From her experience, chaos came with it.
“Consequences, punishment, justice, should be swift and constant, without the escape hatches of money, clever lawyers and illogical rulings.”
“I imagine most mobs think that when they get a rope.”
She frowned at him. “You arrest people who break the law. You know they’ve broken the law when you do so. You should be frustrated, even angry, knowing one of them finds a way through a legal loophole or, due to human failure, isn’t punished for the crime.”
“I’d rather see a guilty man go free than an innocent one go down. Sometimes there are reasons to break the law. I’m not talking about our three current assholes, but in general.”

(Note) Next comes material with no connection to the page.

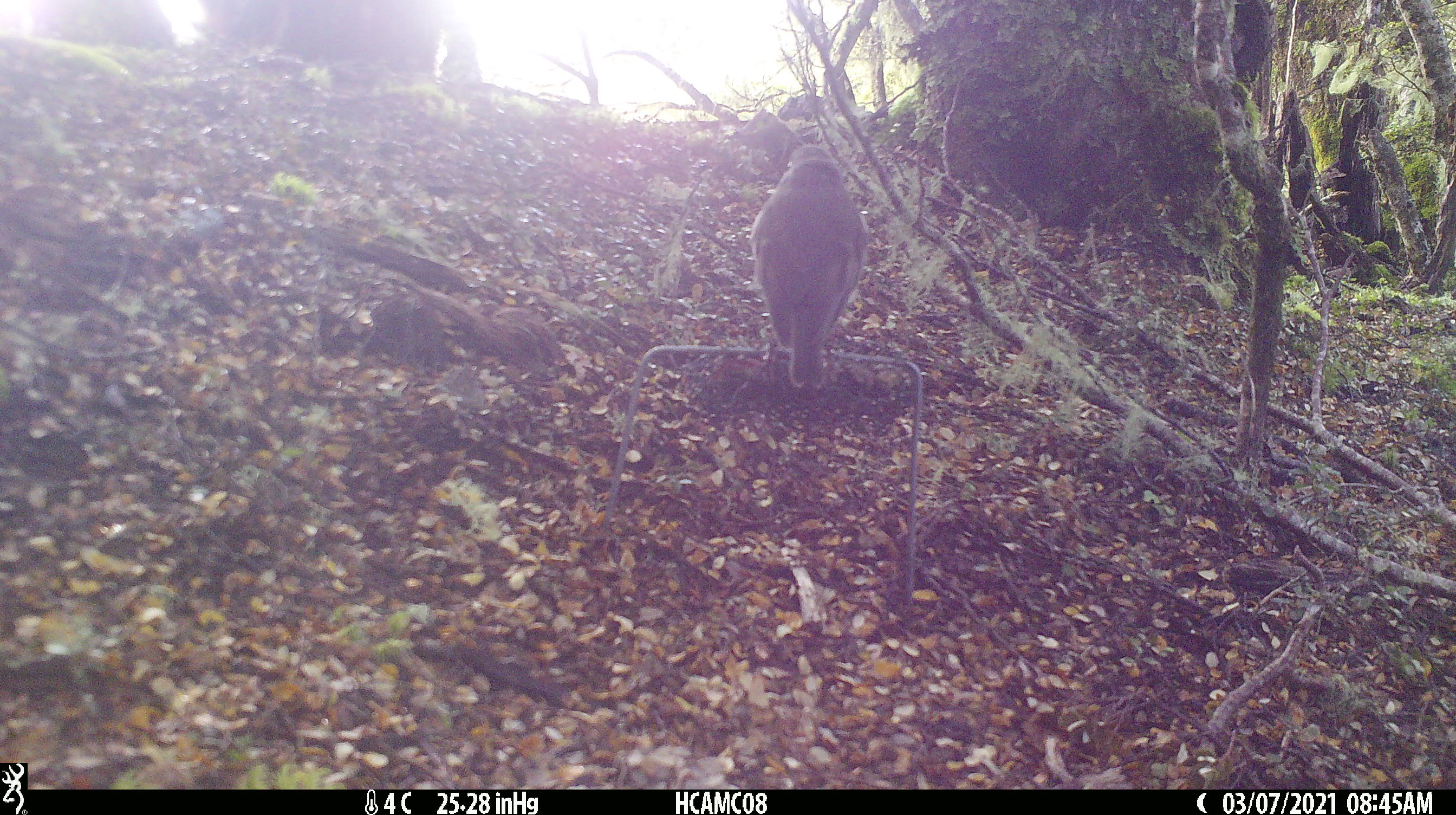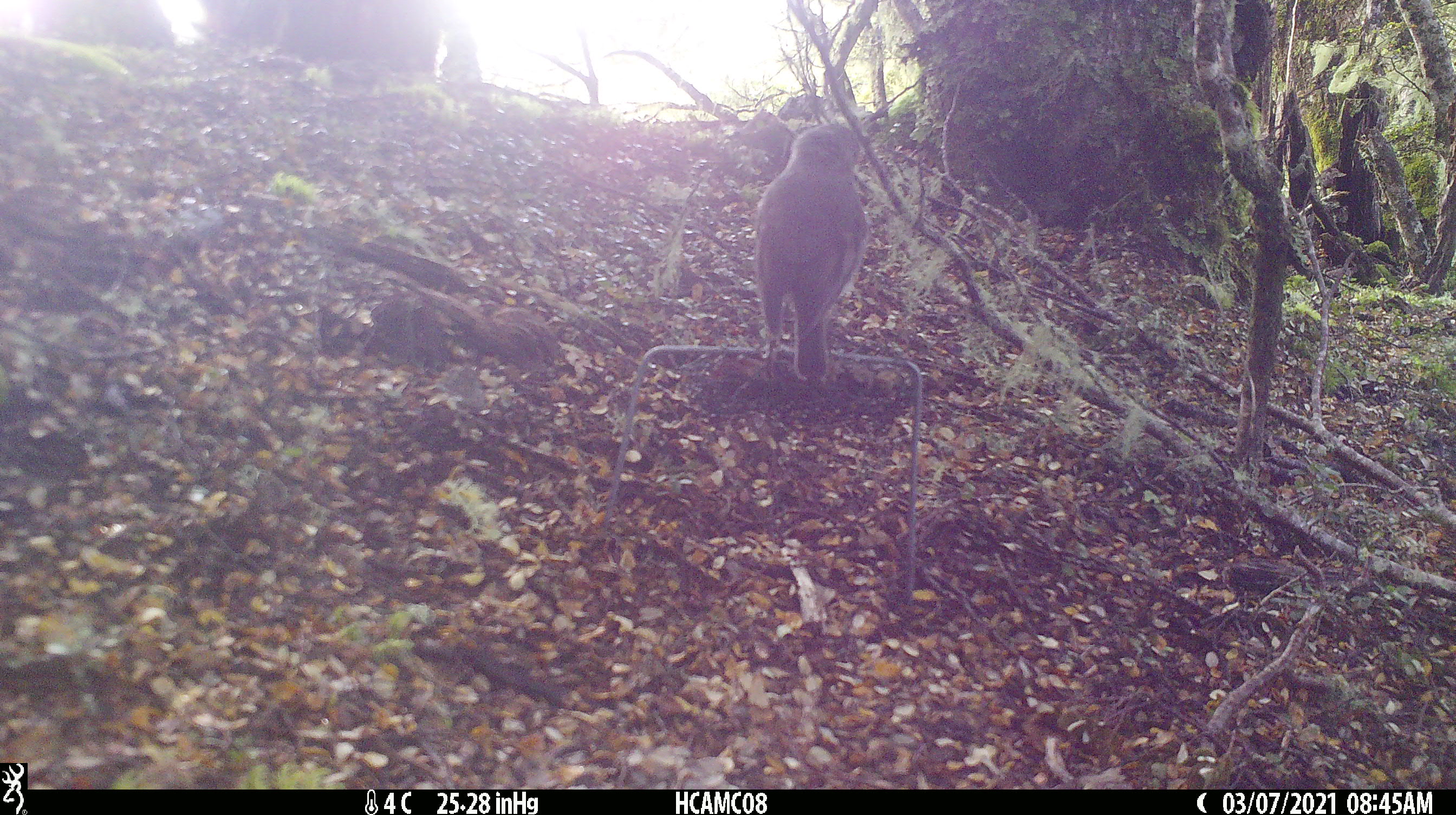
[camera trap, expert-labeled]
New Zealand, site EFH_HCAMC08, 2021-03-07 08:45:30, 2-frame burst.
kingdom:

Obviously relaxed, Brooks stretched out his legs, gave Bert a little rub with his foot. “It’s not always black and white, right and wrong. If you don’t consider all the shades and circumstances, you haven’t reached justice.”
“You believe that.” The muscles in her belly twisted, vibrated. “That there can be reasons to break the law.”

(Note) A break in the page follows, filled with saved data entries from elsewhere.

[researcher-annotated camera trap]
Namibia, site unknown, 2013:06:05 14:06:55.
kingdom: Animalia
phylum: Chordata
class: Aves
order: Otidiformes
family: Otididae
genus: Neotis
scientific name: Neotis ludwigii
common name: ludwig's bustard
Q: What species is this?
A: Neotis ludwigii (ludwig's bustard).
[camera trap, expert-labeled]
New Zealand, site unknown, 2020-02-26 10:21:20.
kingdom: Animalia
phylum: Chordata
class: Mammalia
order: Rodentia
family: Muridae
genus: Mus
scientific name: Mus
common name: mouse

“Sure there are. Self-defense, defense of others. Or something as simple as speeding. Your wife’s in labor? I’m not going to cite you for breaking the speed limit on the way to the hospital.”
“You’d consider the circumstances.”
“Sure. Back when I was on patrol, we got called in on an assault. This guy went into a bar and beat the shit out of his uncle. We’ll call him Uncle Harry. Now, we’ve got to take the guy in on the assault, but it turns out Uncle Harry’s been messing with the guy’s twelve-year-old daughter. Yeah, he should’ve just called the cops and Child Services on it, but was he wrong to break Uncle Harry’s face? I don’t think so. You have to look at the whole picture, weigh those circumstances. That’s what the courts are supposed to do.”